Nel suo precedente libro, La magia del numero 10, ci ha parlato dei grandi numeri 10 del calcio. In cosa sono diversi i numeri 10 dai numeri 7?

“Inizialmente nel ruolo: quando i numeri venivano assegnati in maniera rigida ovviamente la posizione in campo era diversa tra 10 e 7. Adesso diciamo che sono i numeri più indossati dai grandi ‘trequartisti’, esterni d’attacco o attaccanti, il che li accomuna molto. Per me, per i tanti geni e artisti del pallone che li hanno indossati sono senza dubbio i numeri più affascinanti nel calcio”.
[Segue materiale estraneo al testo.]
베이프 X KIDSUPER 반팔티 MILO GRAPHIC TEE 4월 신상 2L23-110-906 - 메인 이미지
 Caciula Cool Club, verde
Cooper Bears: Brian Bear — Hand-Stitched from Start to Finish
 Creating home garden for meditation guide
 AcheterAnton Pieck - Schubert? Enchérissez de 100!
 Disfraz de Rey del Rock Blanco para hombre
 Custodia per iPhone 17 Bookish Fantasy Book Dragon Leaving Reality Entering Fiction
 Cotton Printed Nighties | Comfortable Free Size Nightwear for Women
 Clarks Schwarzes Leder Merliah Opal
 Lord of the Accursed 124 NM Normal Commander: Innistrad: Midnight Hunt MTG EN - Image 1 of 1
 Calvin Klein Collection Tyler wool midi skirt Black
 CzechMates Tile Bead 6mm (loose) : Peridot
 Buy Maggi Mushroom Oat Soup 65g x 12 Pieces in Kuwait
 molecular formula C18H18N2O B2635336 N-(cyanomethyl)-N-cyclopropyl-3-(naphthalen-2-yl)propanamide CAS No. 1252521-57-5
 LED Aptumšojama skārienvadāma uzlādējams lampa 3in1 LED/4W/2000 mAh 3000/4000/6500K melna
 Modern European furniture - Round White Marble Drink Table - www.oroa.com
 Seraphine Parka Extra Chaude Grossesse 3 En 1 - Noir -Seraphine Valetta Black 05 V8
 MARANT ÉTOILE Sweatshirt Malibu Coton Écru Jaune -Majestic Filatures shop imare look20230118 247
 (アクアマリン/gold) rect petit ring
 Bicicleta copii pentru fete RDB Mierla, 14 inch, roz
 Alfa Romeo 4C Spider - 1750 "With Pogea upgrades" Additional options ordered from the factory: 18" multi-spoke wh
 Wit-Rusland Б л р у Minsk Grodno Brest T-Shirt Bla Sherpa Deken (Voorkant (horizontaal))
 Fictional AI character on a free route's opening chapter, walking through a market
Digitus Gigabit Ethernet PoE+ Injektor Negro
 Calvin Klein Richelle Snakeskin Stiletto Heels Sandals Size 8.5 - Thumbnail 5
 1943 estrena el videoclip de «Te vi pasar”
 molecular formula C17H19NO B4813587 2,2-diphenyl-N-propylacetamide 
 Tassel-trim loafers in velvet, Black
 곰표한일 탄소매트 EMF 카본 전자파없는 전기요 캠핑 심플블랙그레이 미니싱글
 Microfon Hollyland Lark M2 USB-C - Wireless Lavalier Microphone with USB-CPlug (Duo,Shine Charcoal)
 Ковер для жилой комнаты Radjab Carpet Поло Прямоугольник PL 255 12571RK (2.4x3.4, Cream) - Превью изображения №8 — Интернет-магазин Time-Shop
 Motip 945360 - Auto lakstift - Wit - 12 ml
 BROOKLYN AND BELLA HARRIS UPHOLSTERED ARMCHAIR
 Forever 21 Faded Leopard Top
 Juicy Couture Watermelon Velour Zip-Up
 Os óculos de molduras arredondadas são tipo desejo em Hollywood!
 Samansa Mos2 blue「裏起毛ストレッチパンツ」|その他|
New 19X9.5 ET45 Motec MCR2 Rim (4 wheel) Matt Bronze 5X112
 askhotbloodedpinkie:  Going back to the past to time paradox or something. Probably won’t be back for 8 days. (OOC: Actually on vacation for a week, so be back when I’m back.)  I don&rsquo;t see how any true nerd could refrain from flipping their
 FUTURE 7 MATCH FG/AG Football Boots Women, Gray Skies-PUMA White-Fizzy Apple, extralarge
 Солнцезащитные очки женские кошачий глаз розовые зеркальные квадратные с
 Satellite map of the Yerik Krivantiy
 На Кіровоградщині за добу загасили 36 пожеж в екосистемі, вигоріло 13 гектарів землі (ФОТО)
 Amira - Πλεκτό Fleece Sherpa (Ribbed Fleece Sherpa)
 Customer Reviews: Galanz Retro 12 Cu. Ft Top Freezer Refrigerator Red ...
Qual è stato il più forte numero 7 della storia? E qual è invece il suo preferito?

"Non ho mai amato onestamente questo tipo di domanda, qualsiasi sia il contesto. Il più forte o il più grande della storia, in qualsiasi campo, è impossibile da dire in maniera obiettiva e univoca: ognuno ha le sue preferenze. Ecco, posso rispondere alla seconda domanda e dirle qual è invece il mio preferito, anche se ammetto di amarli veramente tutti (così come per i 10). Forse Garrincha è quello con la storia più incredibile, quindi vince sicuramente tra i 7 che non ho vissuto. Matt Le Tissier lo è invece tra quelli che ho potuto ammirare, per me è quello più romantico. Un po’ come nei 10 ho amato alla follia Rui Costa, nei 7 sono sempre stato ipnotizzato da questo mago proveniente dall’Isola di Guernsey, il che accresce la magia intorno a lui: è probabilmente l’unico nativo di quelle zone ad esser arrivato ai livelli più alti del calcio. Le Tissier, per me, era come un personaggio immaginario di quelle fantastiche favole che mi raccontavano per farmi addormentare da bambino… Non credevo ai miei occhi”.

Quale sarà il numero del prossimo libro, dopo il 10 e il 7?

“Innanzitutto, speriamo che anche Settimo cielo abbia il successo de La magia del numero 10 e che piaccia tanto quanto il primo. Anzi mi assumo la responsabilità di dire che, quello sui 7, è anche scritto meglio. Poi vediamo se scriverne un altro. Di idee ce ne sono tante, ma secondo me c’è un terzo numero che è stato indossato e rappresenta altri tantissimi grandi campioni, tra i più amati e ‘prolifici’ di sempre. Potete già immaginare quale sia…”.